We have shown that acute LSD treatment increases expression of a small set of genes in the mammalian brain that are involved in a wide array of cellular functions.
These apparently divergent pathways may then alter synaptic plasticity, glutamatergic signaling, cytoskeletal architecture and perhaps communication between the synapse and nucleus. Within the nucleus, complex patterns of gene expression may be initiated by induction of several different classes of transcription factors. The finding that the expression profiles for some of these genes differed between the prefrontal cortex, hippocampus and thalamic regions of the brain suggest the involvement of different receptor subtypes, with regionalized localization mediating gene expression. Clearly, the range of cellular functions that are regulated by the genes identified in this study begins to give a much broader perspective to understanding how a drug like LSD actually works.
Seven genes have been identified that are differentially expressed after acute treatment with the hallucinogen LSD...The number of candidate genes identified in the microarray screen was surprisingly small, suggesting that relatively minor changes in cellular physiology may lead to marked changes in cognitive function...The differentially expressed genes after acute LSD treatment encode for a variety of proteins, including:
The c-fos gene is rapidly upregulated by many stimulatory pathways and is often used as a marker to determine general neuronal activation...Levels of c-fos increased approximately twofold in all areas of the brain examined in response to acute LSD, suggesting that LSD activates many brain areas.
Krox-20 has been shown to be necessary for normal brain development...and may be involved in the maintenance of long-term potentiation.
NOR1, a nuclear receptor of the steroid/thyroid family...Interestingly, recent reports have suggested that NOR1 may be involved in the response to opiates and cocaine.
In addition to nuclear transcription factors, genes encoding for other classes of proteins were induced by LSD administration:
arc (activity-regulated cytoskeleton-associated protein). Arc is classified as an immediate early gene because of its rapid induction after stimulation...Arc protein and mRNA are both specifically localized to dendrites, and arc is predicted to be involved in cytoskeletal rearrangements during the process of synaptic plasticity.
LSD produced a robust fivefold increase in arc expression in the prefrontal cortex, similar to that seen with the hallucinogenic drug 1-(2,5-dimethoxy-4-iodophenyl)-2-aminopropane.
Arc gene expression was not increased in the hippocampus by LSD and was not detectable in the midbrain region. This region-specific effect is fascinating in light of the high density of 5-HT2A receptors localized on apical dendrites of pyramidal neurons in the prefrontal cortex... These receptors have been proposed to be the principal targets for hallucinogenic drugs... It is tempting to speculate that upregulation of two genes encoding proteins (arc and Krox-20) linked to synaptic plasticity may represent early sequelae in the pathways that lead to some reported long term effects of LSD use such as Hallucinogen Persisting Perception Disorder..., and the apparent effectiveness of LSD in the treatment of disorders such as alcohol addiction.

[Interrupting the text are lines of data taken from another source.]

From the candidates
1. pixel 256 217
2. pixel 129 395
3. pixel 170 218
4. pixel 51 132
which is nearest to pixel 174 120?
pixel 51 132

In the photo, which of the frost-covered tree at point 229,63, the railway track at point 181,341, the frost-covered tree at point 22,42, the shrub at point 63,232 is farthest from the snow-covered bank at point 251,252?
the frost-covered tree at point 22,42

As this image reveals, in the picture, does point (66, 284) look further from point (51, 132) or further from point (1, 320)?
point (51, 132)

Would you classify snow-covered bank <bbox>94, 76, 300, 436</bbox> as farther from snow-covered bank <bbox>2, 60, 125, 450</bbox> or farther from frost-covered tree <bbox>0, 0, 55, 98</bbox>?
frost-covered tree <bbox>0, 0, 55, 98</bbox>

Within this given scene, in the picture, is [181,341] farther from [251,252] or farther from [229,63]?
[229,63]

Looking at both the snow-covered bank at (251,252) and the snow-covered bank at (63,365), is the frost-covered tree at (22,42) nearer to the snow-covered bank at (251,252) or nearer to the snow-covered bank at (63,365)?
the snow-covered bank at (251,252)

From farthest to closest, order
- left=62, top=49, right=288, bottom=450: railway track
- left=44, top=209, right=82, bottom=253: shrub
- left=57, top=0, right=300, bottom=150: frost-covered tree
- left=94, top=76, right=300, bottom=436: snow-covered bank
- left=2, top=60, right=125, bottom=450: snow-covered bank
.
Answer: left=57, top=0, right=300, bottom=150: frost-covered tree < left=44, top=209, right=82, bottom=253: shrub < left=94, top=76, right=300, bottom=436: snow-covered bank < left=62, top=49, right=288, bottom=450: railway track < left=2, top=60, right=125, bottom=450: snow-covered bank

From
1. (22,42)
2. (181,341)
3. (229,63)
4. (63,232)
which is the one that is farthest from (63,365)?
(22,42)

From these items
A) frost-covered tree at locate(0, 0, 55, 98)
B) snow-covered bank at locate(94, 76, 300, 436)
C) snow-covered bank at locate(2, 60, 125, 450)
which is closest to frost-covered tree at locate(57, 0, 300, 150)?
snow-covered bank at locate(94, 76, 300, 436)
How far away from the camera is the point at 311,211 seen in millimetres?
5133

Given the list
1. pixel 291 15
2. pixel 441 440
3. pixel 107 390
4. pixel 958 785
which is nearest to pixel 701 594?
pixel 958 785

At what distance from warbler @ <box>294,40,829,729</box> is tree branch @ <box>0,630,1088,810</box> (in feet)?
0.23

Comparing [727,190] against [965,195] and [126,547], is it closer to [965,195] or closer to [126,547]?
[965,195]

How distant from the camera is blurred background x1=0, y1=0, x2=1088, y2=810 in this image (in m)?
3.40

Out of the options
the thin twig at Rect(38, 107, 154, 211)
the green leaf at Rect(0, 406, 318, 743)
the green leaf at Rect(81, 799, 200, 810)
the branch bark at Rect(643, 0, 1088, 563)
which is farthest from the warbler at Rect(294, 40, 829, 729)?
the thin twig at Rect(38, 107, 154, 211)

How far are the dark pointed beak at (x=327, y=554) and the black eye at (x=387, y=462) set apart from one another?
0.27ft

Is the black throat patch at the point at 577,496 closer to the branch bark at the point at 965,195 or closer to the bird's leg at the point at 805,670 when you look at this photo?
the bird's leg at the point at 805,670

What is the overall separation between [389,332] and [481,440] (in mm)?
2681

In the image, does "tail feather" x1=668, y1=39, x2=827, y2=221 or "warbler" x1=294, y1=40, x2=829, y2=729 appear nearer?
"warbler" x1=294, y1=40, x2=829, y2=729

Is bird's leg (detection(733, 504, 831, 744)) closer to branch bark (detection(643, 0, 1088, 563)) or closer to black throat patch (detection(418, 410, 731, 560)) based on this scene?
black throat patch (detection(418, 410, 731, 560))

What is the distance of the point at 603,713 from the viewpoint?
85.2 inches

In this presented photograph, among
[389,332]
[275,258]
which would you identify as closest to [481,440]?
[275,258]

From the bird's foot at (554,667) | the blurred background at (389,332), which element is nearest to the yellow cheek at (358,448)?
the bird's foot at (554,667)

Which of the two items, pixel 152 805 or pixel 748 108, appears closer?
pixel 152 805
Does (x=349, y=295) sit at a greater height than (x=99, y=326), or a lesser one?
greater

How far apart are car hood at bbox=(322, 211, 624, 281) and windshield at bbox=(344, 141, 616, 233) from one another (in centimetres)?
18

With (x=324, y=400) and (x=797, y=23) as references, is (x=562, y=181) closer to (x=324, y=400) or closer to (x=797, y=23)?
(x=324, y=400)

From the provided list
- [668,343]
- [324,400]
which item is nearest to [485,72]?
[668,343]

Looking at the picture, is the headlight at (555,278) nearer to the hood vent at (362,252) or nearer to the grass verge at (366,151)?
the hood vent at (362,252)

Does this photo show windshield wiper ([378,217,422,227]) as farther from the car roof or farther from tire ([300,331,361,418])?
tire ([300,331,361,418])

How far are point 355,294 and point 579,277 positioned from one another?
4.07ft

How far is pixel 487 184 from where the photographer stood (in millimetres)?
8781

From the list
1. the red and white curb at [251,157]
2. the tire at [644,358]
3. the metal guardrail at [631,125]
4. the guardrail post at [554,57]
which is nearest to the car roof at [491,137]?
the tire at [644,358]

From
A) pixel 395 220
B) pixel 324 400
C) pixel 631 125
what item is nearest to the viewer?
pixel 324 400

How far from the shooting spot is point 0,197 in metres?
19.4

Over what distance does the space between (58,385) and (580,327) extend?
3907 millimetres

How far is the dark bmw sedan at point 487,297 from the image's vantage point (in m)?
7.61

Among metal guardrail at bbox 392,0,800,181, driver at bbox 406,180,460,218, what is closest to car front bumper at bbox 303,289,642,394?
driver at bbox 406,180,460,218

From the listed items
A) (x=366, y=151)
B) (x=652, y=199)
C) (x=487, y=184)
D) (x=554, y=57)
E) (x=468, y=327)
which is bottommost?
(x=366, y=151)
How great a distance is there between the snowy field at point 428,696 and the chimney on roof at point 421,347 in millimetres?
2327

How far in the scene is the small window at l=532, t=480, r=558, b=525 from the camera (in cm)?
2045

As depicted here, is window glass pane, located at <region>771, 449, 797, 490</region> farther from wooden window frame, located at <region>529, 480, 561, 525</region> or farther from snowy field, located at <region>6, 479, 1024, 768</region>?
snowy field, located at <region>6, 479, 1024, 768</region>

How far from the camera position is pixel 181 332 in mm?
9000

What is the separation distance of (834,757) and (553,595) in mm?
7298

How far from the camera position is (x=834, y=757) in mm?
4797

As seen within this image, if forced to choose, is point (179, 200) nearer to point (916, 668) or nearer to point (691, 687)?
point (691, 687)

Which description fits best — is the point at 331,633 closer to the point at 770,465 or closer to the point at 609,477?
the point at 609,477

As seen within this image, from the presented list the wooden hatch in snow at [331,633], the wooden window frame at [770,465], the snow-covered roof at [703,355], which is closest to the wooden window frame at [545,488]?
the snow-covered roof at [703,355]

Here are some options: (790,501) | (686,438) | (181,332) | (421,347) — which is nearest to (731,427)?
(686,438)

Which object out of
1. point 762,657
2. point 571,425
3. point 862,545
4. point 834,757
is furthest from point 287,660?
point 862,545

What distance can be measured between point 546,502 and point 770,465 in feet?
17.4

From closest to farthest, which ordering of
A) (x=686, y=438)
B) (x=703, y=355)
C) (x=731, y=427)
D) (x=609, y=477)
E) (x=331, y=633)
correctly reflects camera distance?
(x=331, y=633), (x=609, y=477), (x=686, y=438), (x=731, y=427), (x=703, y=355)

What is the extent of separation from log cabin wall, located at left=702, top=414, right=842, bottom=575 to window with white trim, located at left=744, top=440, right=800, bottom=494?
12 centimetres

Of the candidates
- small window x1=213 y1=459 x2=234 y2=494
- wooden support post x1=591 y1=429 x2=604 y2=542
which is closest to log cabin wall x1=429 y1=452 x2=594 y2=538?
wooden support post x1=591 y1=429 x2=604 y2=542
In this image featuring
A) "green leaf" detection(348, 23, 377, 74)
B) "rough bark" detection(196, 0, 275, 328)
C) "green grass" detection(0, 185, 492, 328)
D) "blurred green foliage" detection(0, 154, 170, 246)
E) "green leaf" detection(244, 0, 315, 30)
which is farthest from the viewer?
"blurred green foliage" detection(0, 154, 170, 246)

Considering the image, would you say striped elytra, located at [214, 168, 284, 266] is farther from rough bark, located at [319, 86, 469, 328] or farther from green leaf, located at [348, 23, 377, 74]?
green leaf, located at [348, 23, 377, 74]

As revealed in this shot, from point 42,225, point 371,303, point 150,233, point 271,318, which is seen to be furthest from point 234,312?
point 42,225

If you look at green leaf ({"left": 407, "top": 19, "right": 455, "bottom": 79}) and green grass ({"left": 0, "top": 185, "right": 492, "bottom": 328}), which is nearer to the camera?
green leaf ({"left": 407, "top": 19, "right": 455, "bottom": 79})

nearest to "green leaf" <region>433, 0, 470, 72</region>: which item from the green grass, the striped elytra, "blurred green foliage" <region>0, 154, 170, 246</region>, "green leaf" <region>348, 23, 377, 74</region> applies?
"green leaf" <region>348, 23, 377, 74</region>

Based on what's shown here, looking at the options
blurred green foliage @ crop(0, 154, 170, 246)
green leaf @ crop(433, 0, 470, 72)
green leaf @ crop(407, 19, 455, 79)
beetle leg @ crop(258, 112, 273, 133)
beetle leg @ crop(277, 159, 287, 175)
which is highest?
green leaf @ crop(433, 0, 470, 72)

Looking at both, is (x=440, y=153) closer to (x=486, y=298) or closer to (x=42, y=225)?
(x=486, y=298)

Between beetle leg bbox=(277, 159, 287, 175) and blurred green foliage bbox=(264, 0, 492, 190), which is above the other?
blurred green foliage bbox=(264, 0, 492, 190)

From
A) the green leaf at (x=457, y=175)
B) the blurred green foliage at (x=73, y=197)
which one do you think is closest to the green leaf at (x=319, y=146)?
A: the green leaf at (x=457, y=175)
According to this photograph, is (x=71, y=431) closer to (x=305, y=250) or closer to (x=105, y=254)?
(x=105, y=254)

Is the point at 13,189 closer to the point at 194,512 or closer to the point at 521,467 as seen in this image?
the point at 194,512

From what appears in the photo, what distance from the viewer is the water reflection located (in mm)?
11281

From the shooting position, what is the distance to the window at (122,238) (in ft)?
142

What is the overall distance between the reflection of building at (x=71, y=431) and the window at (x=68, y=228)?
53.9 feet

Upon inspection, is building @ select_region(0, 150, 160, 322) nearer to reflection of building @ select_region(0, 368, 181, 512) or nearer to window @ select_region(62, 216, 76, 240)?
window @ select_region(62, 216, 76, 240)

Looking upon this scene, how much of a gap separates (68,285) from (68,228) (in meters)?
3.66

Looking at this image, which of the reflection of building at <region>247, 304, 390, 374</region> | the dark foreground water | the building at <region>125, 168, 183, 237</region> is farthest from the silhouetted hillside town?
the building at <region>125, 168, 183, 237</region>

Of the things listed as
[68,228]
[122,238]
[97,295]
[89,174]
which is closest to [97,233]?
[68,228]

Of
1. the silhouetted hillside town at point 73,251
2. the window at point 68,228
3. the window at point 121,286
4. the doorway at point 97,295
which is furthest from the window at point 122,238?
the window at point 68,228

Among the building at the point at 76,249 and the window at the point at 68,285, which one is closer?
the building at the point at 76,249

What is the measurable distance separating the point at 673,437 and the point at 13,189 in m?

Iκβ-α (I kappa beta alpha) is the main inhibitor of NFκβ, the activating component of the immune response. It is not clear why LSD activates expression of an immune suppressor gene. An intriguing report recently showed that Iκβ-α is found in the cell bodies and processes of neurons and specifically localizes to the postsynaptic densities, along with NFκβ... The authors hypothesized that the postsynaptically localized Iκβ-α and NFκβ act as messenger molecules that travel from the synapse to the nucleus.
Serum glucocorticoid kinase (sgk) is another signaling molecule that is transcriptionally regulated by a variety of stimuli including glucocorticoids, p53, and cell injury... LSD induced a twofold expression of the sgk gene in all three regions examined around two fold...sgk is a survival kinase, as the expression of sgk correlates directly with protection against apoptosis in certain cell lines...it has been suggested to...lead to the promotion of cell survival.
Ania3 is the most intriguing transcript that is differentially expressed in light of recent electrophysiological studies implicating glutamate receptors in the mechanism of action of hallucinogenic drugs...Upregulation of ania3 provides a molecular link between hallucinogens and glutamate receptor signaling.